Spullecarielli e cucuzzielli

di Daniela Esposito

Una piccola rassegna sui piatti tipici della cucina napoletana acquista un altro sapore se ci si sofferma sui nomi delle pietanze, nomi talvolta curiosi, che auspichiamo “tradurre” piacevolmente.
Si potrebbe ad esempio partire da una scafarea di spullecarielli, continuare con due cucuzzielli alla scapece accanto a una pezzentella al ragù, per poi terminare con una guantiera di mustacciuoli.
Per un napoletano verace, però, un pasto che si rispetti non è tale se non accompagnato da pane, e quindi quale miglior modo di affrontare un menu se non partendo dal pane? Infatti, nonostante tutte le diete, i grissini , e i cracker del mondo, non si riuscirà mai a convincere un partenopeo a gustare – chessò – una bella parmigiana ‘e mulignane accompagnandola con tali surrogati del divino alimento. Oltretutto a Napoli c’è una varietà di “pezzi” autoctoni non riscontrabile in altri luoghi d’Italia. Possiamo cominciare ad esempio con un cuzzetiello (da “cozzo”, parte finale e croccante) rigorosamente spiccato da un palatone, ossia grande palata di pane, per coloro che non vogliono correre il rischio di rimaner affamati: una sorta di alto e grosso filone (può arrivare a pesare anche un chilo e mezzo), con la crosta compatta e croccante, dalla mollica particolarmente elastica, è molto sapido e saporito e deriva il suo nome semplicemente dall’attrezzo usato per infornarlo, una pala, appunto. Ma su questo nome ci piace accogliere anche un’altra ipotesi, più articolata e indubbiamente più fantasiosa, che invece fa risalire l’etimo addirittura alla spola, l’attrezzo adoperato in tessitura per intrecciare i fili della trama con quelli dell’ordito e dalla cui forma, effettivamente, potrebbe aver tratto origine il saporito palatone, ideale da intingere nel ragù o nella genovese.
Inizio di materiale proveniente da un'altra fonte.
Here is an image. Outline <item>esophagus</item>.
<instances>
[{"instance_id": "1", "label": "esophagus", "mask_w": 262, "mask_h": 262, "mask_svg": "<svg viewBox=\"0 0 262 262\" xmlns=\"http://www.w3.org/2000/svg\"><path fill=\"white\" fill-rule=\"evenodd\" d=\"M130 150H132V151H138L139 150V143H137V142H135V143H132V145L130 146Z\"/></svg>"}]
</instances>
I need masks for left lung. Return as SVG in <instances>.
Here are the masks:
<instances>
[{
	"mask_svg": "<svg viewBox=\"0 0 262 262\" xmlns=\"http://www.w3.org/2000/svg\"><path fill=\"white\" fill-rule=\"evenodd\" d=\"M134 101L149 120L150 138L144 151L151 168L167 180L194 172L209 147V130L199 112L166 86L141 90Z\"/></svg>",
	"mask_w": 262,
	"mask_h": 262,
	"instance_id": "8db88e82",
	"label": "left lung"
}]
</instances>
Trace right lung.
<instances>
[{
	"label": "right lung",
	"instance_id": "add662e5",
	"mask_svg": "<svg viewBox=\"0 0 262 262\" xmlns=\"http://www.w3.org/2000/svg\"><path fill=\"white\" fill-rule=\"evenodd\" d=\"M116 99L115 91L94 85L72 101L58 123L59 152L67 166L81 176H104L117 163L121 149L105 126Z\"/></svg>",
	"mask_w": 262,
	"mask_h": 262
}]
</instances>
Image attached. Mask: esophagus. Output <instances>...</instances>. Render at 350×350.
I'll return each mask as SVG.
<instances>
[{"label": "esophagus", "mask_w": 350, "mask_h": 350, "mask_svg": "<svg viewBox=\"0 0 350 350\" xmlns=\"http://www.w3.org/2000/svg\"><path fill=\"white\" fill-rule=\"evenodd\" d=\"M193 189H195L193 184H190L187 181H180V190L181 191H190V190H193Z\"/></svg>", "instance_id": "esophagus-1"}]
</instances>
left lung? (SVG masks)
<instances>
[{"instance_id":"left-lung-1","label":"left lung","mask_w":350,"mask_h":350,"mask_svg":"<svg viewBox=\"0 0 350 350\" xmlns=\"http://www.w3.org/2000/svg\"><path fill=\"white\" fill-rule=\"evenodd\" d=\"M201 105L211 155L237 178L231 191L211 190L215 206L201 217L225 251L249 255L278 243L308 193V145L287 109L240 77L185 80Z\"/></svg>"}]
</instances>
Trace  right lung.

Altro “pezzo” forte e molto comune sulle tavole napoletano è il panello, originariamente panella, ossia una grossa pagnotta dalla forma rotonda e la crosta croccante, che le nonne usavano tagliare afferrandolo tra le braccia. In questo caso l’origine del nome è francese (per non dimenticare la dominazione d’oltralpe a Napoli), e precisamente deriva dal francese antico panel a sua volta derivato dal latino medioevale panellus e questo da panis. Il panello, profumato e dal sapore rustico, è irresistibile accompagnamento di sasicce e friarielli. Ma se proprio si vuole godere di questo panello fino in fondo, allora che sia cafone!
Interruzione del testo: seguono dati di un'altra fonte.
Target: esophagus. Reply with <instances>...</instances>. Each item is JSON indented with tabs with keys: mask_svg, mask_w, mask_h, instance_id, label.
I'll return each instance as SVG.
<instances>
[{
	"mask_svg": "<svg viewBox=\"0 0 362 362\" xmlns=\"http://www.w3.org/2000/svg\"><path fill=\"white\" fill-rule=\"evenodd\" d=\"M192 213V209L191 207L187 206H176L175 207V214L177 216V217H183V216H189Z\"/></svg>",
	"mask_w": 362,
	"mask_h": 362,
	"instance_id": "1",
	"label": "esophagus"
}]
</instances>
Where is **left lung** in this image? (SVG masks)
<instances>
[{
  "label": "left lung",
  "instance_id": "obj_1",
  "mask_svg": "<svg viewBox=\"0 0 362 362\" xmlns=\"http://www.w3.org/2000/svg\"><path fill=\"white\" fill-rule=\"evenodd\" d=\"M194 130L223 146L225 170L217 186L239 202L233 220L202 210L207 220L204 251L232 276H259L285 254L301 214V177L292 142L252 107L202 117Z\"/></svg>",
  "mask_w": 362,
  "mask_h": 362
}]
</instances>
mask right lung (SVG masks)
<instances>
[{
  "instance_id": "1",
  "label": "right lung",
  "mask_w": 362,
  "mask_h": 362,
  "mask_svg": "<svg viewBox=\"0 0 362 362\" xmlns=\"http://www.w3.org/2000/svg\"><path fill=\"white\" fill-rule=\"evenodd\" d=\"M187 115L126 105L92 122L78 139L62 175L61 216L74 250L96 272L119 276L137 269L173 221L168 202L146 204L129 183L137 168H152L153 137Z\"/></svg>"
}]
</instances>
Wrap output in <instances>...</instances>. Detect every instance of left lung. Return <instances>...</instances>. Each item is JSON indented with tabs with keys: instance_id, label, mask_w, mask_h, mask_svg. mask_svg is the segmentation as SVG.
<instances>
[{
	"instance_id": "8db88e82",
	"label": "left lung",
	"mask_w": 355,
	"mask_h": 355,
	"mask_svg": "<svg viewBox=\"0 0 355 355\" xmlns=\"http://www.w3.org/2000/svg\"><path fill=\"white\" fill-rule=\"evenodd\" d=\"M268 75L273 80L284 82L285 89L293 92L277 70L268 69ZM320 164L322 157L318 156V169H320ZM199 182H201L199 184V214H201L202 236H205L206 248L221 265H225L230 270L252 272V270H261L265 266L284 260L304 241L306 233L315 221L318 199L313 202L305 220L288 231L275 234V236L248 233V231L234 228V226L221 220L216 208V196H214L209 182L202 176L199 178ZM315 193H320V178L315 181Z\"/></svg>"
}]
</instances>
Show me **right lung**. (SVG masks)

Già, cafone, ossia proveniente dalla provincia o quantomeno da quel non ben definito circondario cittadino che a tutt’oggi si ritiene intriso di genuinità (sic!) e che quindi trasfonderebbe tale caratteristica ai cibi tramutandola in sapore intenso… Ma cafone? Forse da Cafo, personaggio ben noto a Cicerone, che lo cita quale arrampicatore sociale ante litteram: contadino, fece rapida carriera nell’esercito di Cesare per poi tornare, arricchitosi, nella sua amata terra di Capua spadroneggiandovi rozzamente. O forse da kafàr, parola di origine osca, il cui significato è zappare e che ci riporta alla terra e alla campagna. O forse ancora dal greco kakòfonos, ossia accostamento di suoni e parole sgradevoli da udirsi che potrebbero essere quelli di chi, proveniente da fuori città, non conosce l’aggraziato parlar cittadino. E vogliamo tralasciare il latino cavàre, ossia scavare, zappare, quindi ancora di argomento agreste? Strano come un aggettivo possa vantare connotazioni tanto differenti pur indicando esattamente la stessa cosa: campagnolo…
Ma oltre al panello, cafone o no, altro gustoso “pezzo” è la cocchia. Anch’essa di forma oblunga, ricorda il palatone pur essendo molto più piccola di questo. Ma la cocchia è cocchia soltanto in principio, quando non ancora diventata la metà. Cerchiamo di spiegarci: la cocchia, originariamente cocchia de pane, sta infatti per coppia di pani, ossia due pani attaccati insieme. Ma si ha la sensazione che oggi di questa coppia sia rimasto ben poco: non si riesce, a occhio, a definire dove sia avvenuta questa unione dapprima e divisione poi in due pezzi di pane che presentano invece una crosta chiara, compatta e uniforme, al contempo morbida e cedevole, che racchiude una deliziosa mollica soffice. E gustare la cocchia con provola e mortadella è piacere ineguagliabile!